Critical Perspectives

18. Selbst, A. D., Boyd, D., Friedler, S. A., Venkatasubramanian, S., & Barocas, S. (2019). "Fairness and Abstraction in Sociotechnical Systems." Proceedings of the ACM Conference on Fairness, Accountability, and Transparency (FAccT), 59–68.

Argues that the dominant technical approach to algorithmic fairness fails by abstracting away the social context in which fairness problems arise. The paper identifies several "traps" that algorithmic fairness work falls into when it treats fairness as a purely technical problem: the framing trap (applying fairness in ways that preserve rather than challenge existing social structures), the portability trap (assuming solutions developed in one context apply in another), and others. Essential for understanding the limits of purely technical approaches.

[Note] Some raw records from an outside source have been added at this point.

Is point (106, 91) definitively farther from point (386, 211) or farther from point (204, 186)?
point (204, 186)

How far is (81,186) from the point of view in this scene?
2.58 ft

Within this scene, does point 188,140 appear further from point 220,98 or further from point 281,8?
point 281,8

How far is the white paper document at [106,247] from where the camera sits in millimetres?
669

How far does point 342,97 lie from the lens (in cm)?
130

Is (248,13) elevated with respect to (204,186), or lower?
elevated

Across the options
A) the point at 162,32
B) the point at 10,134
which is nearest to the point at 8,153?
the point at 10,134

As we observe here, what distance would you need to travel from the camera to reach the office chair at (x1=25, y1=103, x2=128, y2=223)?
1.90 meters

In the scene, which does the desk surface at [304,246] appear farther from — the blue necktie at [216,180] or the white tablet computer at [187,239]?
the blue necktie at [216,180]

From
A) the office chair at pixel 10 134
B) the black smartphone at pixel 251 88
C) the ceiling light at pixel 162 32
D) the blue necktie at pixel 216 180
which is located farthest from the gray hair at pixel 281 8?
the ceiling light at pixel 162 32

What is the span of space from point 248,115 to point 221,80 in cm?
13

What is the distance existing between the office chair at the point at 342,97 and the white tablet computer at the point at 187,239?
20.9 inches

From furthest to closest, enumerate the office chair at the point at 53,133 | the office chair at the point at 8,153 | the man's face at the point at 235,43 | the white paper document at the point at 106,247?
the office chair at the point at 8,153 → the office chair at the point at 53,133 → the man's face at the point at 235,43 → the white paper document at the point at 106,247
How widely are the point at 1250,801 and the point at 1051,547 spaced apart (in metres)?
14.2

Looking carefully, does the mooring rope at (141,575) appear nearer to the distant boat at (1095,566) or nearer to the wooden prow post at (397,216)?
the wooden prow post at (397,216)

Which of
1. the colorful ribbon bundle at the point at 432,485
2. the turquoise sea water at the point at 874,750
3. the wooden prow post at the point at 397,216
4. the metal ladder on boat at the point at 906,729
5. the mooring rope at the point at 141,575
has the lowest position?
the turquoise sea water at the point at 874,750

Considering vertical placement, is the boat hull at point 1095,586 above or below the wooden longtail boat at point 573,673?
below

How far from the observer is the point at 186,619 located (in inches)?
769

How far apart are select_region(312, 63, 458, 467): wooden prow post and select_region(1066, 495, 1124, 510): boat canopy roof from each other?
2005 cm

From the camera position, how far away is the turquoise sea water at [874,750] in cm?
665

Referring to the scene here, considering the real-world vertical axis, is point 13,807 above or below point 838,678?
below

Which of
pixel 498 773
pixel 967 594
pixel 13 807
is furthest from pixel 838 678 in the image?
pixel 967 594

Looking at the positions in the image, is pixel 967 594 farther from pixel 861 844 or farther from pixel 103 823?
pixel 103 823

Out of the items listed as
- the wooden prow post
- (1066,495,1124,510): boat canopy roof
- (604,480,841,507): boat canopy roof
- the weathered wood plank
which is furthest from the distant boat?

19. Benjamin, R. (2019). Race After Technology: Abolitionist Tools for the New Jim Code. Polity Press.

Benjamin introduces the concept of the "New Jim Code" — the embedding of racial discrimination into technological systems that are presented as neutral and objective. The book examines facial recognition, predictive policing, healthcare algorithms, and housing technologies. Benjamin argues that racial bias in technology is not an accidental byproduct of engineering decisions but reflects and reinforces the racial order of society more broadly. Critical but accessible, and provides essential context for understanding why fairness metrics alone are insufficient to address algorithmic discrimination.


All journal articles can be found through institutional library databases. Papers cited from arXiv are freely available at arxiv.org. The ProPublica investigation is freely available online. Legal opinions are available through Westlaw, LexisNexis, or free legal research resources including Google Scholar's case law search.